__Extrait du texte__
━━━━━━
En quatre ans, beaucoup de choses ont décidément changé.

Annexe

Ma traduction de la lettre du Pape:

AUX MEMBRES DU SOUVERAIN CONSEIL
DE L'ORDRE SOUVERAIN MILITAIRE
DE JÉRUSALEM, DE RHODES ET DE MALTE


Le précieux service que votre Ordre founit pour les malades, les pauvres et les nécessiteux donne un témoignage authentique de la vitalité de notre foi. Pour assurer la continuité et l'efficacité de votre service, la Constitution de l'Ordre prévoit une souveraineté spéciale, reconnue par les Etats au niveau international, et une alternance ordonnée de gouvernement, même dans les cas exceptionnels.
Aujourd'hui, pour le bien de l'ordre, Fra' Matthew Festing m'a présenté sa démission de l'Office de Grand Maître, et je l'ai acceptée, le remerciant pour le service rendu.
Prenant en considération toutes les circonstances, après avoir examiné les aspects juridiques des récentes décisions, et tenant compte de la relation spéciale de l'Ordre avec ce Siège Apostolique, que la Constitution elle-même prévoit, l'Eminentissime Cardinal Secrétaire d'Etat vous a communiqué quelques-unes des conclusions atteintes, parmi lesquelles celle de nommer de ma part un Délégué Spécial en vu du Chapitre Extraordinaire, et de commencer à étudier certains aspects de la Constitution.
━━━━━━
Prolongez le texte sur la lettre du pape au Souverain Conseil de l'ordre de Malte en reprenant juste après sa dernière phrase.

(Entrées sur le positionnement spatial)
━━━━━━
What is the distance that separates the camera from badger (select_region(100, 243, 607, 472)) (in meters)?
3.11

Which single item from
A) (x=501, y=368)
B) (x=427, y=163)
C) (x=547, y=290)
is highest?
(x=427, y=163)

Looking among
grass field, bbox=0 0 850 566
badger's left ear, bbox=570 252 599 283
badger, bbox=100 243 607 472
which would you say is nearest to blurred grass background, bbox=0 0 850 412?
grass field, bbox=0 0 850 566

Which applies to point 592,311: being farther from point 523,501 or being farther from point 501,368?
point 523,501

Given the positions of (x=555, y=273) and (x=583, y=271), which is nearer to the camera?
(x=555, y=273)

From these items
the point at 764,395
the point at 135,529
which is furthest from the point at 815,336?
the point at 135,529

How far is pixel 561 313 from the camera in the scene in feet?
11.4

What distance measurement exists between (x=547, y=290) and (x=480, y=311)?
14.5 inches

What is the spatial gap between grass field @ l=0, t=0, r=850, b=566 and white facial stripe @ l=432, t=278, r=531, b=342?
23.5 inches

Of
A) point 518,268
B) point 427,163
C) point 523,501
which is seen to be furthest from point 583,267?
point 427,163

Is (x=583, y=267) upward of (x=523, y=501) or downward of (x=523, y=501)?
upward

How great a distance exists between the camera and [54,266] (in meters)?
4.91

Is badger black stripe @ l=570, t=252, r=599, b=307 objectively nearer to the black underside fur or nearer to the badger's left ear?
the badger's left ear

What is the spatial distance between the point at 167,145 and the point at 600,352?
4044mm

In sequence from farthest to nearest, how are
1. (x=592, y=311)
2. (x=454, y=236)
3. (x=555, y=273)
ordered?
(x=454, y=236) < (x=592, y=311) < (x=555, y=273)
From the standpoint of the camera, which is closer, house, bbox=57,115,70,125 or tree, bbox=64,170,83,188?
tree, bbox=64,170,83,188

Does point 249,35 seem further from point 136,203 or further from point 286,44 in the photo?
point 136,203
━━━━━━
__Réponse attendue__
Le Lieutenant intérimaire assume la responsabilité de gouvernement ad interim, en particulier concernant tout ce qui a trait aux rapports avec les Etats, y compris l'attention au Corps diplomatique accrédité auprès de l'Ordre, opérant en étroite convergence d'objectifs avec le Délégué spécial, lequel s'occupera du renouveau spirituel de l'Ordre, spécifiquement de ses membres profès.
Le Lieutenant intérimaire et le Délégué Spéciale oeuvreront en étroite collaboration pour le bien de l'Ordre et sa croissance harmonieuse. La spécificité de l'Ordre d'être un Institut religieux laïc, et aussi un sujet de droit international, puissent-elle être un soutien pour un service plus efficace selon son charisme, antique et toujours actuel: tutto fidei et obsequium.
J'encourage tout le monde à marcher avec confiance, dans un esprit de fraternité renouvelée, pour construire un futur meilleur, et dans ce but, j'accorde bien volontiers la bénédiction apostolique aux Membres, à leur famille, et aux amis de l'Ordre.